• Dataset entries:

= = =

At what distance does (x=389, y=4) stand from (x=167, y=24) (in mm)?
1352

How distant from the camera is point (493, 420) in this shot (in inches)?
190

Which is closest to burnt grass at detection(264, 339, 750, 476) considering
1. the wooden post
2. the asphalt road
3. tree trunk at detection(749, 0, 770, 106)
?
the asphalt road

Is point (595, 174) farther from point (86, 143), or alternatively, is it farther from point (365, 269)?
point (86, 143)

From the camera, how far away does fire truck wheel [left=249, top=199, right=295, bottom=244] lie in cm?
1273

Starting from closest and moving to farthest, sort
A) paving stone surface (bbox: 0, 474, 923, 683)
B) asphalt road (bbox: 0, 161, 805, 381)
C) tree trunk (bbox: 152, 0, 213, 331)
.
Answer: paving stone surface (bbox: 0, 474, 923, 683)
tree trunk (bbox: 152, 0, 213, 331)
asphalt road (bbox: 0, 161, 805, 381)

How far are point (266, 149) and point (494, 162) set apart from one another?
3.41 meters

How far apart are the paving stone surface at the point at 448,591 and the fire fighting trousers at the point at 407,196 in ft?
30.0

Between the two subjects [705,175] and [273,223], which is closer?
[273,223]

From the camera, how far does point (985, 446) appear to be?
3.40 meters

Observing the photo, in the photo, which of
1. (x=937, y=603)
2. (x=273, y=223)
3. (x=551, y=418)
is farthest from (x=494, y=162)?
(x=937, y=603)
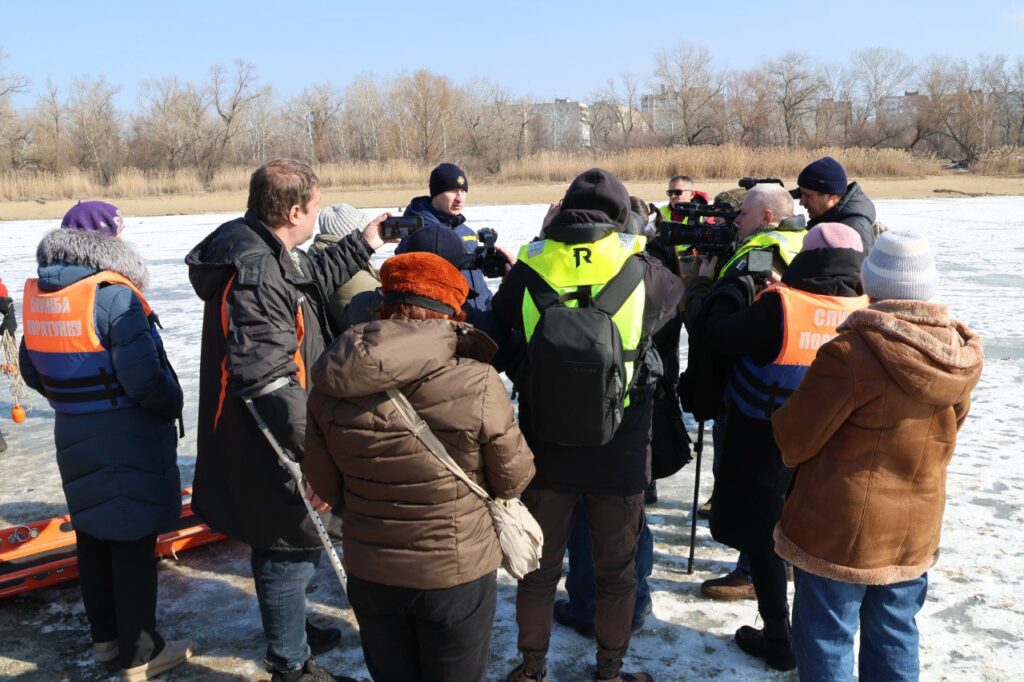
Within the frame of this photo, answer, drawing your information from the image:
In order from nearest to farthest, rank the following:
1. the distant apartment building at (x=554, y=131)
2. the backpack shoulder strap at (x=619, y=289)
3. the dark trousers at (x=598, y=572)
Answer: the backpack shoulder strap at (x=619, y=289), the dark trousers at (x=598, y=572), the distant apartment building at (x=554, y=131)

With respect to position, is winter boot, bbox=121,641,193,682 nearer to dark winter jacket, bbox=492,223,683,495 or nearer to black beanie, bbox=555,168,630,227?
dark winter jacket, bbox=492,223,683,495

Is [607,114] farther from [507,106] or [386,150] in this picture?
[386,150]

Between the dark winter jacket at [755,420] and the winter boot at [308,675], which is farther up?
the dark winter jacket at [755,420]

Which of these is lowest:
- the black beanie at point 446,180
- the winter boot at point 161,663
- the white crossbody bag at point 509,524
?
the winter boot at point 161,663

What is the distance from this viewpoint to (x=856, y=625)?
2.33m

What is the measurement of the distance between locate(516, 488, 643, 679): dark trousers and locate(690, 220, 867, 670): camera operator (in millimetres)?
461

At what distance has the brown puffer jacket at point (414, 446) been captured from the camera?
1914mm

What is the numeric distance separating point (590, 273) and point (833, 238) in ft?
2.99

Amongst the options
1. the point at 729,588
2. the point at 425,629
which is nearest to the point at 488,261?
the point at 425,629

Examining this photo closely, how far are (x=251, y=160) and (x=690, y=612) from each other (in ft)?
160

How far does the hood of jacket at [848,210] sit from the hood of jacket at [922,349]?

= = =

• THE TASK: Which lines in the records above contain the word "farther"? Copy each of them out in full.

• RESULT FOR THIS TASK:
Is point (595, 174) farther from point (86, 143), or alternatively, is it farther from point (365, 269)?
Is [607,114] farther from [507,106] or [386,150] in this picture?
Between the dark winter jacket at [755,420] and the winter boot at [308,675], which is farther up?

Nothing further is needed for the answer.